### WORK TO COMPLETE
Transcribe only the part of the listing below that begins at the line containing "At what distance are" and runs to its final line, keeping both ends.

### RECORDS FOR PROCESSING
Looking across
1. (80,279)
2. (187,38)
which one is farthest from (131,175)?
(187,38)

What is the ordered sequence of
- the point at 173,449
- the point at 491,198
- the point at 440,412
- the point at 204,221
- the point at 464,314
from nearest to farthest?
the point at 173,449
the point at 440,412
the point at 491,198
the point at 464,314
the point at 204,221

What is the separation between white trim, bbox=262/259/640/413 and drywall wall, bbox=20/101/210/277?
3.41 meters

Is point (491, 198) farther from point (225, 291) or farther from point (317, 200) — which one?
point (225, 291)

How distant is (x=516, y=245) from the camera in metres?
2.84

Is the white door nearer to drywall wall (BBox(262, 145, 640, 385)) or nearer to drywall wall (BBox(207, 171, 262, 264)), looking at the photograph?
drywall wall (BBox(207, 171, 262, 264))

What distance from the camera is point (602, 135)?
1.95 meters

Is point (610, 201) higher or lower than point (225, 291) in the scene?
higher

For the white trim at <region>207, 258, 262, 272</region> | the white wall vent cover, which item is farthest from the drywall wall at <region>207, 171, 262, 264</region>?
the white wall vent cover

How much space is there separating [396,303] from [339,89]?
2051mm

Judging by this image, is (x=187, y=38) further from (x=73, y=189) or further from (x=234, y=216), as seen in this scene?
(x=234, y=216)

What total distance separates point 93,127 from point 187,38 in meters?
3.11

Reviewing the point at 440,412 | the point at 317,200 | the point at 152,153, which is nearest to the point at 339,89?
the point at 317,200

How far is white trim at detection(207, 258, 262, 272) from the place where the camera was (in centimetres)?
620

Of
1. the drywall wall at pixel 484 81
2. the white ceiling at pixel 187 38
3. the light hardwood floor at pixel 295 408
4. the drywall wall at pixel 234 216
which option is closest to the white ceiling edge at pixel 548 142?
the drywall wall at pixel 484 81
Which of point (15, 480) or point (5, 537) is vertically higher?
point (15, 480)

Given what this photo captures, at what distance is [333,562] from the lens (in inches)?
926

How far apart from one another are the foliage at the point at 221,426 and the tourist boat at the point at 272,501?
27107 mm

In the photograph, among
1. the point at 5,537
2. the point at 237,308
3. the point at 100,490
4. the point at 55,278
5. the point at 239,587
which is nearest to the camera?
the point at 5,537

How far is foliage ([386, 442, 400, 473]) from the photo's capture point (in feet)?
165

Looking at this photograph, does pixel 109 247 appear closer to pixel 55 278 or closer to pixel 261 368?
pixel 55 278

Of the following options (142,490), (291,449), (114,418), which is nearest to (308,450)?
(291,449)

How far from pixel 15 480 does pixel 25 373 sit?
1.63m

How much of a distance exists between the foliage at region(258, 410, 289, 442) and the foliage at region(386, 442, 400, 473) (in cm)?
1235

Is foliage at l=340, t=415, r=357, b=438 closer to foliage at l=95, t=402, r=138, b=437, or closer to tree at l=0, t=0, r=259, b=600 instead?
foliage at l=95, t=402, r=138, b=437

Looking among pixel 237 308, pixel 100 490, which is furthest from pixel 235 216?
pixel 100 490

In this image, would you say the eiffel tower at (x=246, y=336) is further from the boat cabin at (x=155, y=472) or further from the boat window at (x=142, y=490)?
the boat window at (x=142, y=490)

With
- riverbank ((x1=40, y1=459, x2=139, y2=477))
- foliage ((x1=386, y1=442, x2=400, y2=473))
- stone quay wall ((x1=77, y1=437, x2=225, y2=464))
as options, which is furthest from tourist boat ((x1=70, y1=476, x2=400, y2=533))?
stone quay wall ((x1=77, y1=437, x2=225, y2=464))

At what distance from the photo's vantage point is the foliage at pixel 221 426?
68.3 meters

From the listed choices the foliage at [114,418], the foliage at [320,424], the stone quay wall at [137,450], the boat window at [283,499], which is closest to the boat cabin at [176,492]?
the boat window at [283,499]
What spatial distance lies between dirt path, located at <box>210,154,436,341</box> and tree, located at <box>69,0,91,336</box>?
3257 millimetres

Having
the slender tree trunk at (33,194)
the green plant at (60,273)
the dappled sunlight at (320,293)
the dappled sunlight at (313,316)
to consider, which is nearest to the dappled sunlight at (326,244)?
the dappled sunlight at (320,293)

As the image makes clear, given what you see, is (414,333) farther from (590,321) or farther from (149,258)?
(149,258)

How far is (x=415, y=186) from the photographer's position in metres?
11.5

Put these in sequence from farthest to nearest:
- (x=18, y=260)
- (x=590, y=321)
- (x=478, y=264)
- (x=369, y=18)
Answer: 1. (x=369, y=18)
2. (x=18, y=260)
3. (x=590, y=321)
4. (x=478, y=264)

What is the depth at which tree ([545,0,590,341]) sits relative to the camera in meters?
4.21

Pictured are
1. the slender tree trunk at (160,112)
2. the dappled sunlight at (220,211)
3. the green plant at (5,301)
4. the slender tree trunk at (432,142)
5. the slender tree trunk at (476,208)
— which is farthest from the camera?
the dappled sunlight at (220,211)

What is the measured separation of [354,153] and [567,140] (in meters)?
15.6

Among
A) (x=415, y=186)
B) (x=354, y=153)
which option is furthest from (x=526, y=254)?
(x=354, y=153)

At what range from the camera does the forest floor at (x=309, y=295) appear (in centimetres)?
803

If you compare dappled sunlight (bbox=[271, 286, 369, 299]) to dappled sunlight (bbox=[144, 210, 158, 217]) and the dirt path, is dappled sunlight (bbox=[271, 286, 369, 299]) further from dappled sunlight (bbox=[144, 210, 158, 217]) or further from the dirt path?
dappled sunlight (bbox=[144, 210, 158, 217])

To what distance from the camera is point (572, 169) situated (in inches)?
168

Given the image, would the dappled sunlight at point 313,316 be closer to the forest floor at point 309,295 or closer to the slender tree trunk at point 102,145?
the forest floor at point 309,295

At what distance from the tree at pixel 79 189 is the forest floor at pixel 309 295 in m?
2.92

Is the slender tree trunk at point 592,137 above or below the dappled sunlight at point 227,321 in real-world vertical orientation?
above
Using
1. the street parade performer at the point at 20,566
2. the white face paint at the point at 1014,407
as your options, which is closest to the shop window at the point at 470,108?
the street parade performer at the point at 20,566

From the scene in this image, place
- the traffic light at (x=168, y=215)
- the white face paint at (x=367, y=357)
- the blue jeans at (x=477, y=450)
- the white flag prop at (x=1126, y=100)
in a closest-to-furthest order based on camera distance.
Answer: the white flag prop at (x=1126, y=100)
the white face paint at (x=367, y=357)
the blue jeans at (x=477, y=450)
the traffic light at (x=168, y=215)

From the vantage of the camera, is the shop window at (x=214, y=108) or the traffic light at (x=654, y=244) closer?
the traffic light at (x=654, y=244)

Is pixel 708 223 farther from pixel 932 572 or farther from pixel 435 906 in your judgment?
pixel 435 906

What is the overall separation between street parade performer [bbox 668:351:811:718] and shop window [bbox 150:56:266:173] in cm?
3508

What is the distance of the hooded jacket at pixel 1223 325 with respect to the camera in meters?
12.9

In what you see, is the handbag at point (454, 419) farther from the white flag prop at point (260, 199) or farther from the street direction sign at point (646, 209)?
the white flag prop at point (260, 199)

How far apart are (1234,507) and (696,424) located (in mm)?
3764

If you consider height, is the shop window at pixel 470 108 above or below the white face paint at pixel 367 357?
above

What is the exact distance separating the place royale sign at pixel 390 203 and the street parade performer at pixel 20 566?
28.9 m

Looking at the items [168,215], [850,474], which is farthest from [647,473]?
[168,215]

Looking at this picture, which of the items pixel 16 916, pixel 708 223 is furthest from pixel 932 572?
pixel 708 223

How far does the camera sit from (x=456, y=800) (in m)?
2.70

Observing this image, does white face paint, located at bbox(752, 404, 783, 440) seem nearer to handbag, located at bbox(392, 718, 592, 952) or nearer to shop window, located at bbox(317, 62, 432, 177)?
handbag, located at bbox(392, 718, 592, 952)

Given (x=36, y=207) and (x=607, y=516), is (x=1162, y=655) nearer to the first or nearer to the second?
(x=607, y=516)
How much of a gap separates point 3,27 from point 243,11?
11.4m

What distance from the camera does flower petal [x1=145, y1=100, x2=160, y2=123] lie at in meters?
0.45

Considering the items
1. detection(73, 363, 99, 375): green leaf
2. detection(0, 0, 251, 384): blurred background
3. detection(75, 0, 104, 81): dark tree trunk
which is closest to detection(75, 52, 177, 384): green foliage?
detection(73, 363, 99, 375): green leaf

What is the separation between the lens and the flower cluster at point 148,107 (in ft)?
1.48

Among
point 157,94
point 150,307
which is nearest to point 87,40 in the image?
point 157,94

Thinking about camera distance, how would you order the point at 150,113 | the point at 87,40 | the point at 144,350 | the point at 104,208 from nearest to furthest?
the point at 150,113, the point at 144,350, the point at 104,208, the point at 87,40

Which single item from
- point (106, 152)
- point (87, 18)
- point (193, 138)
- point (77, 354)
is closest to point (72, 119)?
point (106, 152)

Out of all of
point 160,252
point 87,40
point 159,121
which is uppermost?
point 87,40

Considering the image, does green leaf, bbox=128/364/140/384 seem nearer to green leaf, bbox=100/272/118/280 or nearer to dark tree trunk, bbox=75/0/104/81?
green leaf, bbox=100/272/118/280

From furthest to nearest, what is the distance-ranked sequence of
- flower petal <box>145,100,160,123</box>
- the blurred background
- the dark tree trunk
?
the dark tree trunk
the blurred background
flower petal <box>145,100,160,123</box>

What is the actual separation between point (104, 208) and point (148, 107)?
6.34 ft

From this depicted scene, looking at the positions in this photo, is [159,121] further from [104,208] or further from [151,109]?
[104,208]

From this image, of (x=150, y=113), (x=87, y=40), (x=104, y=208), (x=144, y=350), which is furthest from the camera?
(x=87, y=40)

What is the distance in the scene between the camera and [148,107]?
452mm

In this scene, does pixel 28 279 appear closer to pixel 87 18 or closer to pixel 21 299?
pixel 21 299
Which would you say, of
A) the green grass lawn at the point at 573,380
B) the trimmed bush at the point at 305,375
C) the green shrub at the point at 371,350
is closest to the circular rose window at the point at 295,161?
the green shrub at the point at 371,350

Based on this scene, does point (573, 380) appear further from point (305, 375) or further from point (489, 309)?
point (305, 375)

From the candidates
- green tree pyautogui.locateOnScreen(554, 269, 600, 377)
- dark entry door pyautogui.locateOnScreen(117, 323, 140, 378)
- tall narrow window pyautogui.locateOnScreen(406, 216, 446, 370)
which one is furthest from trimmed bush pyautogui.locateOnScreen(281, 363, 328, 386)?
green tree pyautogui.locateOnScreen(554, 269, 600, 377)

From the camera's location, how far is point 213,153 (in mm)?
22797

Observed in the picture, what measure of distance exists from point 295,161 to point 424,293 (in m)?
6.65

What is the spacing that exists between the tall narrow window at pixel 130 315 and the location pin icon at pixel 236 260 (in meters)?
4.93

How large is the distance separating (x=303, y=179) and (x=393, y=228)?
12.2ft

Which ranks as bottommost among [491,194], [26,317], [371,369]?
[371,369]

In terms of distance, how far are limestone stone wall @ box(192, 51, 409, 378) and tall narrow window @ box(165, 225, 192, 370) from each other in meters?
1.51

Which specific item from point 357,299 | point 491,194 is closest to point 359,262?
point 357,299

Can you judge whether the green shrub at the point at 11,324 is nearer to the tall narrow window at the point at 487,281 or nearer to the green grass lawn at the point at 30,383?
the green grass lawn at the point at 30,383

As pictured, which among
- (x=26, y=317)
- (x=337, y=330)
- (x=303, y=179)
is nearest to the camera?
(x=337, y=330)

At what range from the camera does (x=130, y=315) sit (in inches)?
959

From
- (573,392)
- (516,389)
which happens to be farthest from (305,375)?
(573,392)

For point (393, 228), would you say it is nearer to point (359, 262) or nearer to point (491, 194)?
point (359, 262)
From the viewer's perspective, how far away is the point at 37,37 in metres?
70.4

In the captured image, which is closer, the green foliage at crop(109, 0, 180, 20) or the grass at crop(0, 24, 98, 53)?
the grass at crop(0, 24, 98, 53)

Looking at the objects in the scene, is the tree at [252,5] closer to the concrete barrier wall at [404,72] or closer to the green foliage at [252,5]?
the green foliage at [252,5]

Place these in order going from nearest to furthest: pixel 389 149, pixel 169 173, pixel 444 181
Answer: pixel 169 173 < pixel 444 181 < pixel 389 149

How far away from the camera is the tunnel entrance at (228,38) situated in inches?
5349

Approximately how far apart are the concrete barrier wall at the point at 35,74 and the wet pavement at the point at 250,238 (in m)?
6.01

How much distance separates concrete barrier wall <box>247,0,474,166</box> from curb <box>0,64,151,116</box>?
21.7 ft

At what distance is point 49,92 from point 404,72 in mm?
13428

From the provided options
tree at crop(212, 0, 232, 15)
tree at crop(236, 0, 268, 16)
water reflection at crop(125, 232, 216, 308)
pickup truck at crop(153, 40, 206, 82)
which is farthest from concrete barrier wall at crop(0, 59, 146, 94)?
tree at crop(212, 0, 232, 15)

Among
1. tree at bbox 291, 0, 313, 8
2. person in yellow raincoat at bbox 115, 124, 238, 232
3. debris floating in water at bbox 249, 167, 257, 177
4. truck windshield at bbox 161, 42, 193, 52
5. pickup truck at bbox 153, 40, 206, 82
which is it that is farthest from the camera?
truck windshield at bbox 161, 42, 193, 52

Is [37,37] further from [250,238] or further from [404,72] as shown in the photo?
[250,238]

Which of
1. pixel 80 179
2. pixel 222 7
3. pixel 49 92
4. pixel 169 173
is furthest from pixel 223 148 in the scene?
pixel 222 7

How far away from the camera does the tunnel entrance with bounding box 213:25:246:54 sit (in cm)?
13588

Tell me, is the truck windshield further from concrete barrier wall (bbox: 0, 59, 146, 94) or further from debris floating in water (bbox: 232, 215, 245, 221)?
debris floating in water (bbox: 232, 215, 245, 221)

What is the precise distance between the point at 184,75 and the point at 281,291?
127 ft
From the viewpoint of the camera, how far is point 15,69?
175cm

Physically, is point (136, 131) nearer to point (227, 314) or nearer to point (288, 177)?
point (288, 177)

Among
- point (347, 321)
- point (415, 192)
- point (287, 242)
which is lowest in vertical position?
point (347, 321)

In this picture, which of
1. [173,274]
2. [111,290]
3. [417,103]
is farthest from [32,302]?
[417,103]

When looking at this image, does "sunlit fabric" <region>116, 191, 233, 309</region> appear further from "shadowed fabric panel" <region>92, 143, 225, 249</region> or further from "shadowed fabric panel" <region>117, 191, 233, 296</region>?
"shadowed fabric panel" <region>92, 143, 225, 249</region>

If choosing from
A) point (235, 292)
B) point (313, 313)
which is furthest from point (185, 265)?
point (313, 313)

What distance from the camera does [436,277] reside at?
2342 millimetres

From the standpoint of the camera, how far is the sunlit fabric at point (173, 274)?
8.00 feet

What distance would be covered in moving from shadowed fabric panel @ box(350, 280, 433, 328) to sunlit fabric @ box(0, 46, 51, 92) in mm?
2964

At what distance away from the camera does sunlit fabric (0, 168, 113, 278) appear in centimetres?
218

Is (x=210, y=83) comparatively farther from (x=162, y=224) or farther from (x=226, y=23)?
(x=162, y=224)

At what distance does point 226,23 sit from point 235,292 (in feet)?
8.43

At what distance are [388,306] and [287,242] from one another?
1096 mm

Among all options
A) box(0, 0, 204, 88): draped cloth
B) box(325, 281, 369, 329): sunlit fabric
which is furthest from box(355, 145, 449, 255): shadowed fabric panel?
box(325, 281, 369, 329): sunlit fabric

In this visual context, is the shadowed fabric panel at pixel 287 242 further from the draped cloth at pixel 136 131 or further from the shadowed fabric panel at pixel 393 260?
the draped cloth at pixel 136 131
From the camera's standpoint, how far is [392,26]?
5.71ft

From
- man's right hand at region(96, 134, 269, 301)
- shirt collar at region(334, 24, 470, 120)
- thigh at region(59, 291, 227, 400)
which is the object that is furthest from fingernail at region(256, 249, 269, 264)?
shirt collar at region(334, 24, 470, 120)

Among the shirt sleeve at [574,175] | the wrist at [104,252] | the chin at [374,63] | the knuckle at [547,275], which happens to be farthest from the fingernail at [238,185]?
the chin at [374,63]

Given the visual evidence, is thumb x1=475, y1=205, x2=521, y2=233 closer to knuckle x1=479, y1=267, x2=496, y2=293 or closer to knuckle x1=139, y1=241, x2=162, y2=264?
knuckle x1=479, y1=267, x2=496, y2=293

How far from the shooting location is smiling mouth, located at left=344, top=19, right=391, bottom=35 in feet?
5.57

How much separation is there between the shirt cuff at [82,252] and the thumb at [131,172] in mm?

### RESPONSE TO THE TASK
At what distance are [388,306] and [287,242] from one another?
1096 mm

Among all options
A) box(0, 0, 204, 88): draped cloth
B) box(325, 281, 369, 329): sunlit fabric
which is furthest from box(355, 145, 449, 255): shadowed fabric panel?
box(325, 281, 369, 329): sunlit fabric

In this visual context, is the shadowed fabric panel at pixel 287 242 further from the draped cloth at pixel 136 131 or further from the shadowed fabric panel at pixel 393 260?
the draped cloth at pixel 136 131
From the camera's standpoint, how far is [392,26]?
5.71ft

From
- man's right hand at region(96, 134, 269, 301)
- shirt collar at region(334, 24, 470, 120)
- thigh at region(59, 291, 227, 400)
which is the object that is furthest from fingernail at region(256, 249, 269, 264)?
shirt collar at region(334, 24, 470, 120)

Among the shirt sleeve at [574,175] | the wrist at [104,252] | the chin at [374,63] | the knuckle at [547,275], which happens to be farthest from the fingernail at [238,185]?
the chin at [374,63]

Given the visual evidence, is thumb x1=475, y1=205, x2=521, y2=233 closer to knuckle x1=479, y1=267, x2=496, y2=293 or closer to knuckle x1=139, y1=241, x2=162, y2=264?
knuckle x1=479, y1=267, x2=496, y2=293

How far from the shooting location is smiling mouth, located at left=344, top=19, right=391, bottom=35 in feet?
5.57

How much separation is there between the shirt cuff at [82,252] and the thumb at [131,172] in mm?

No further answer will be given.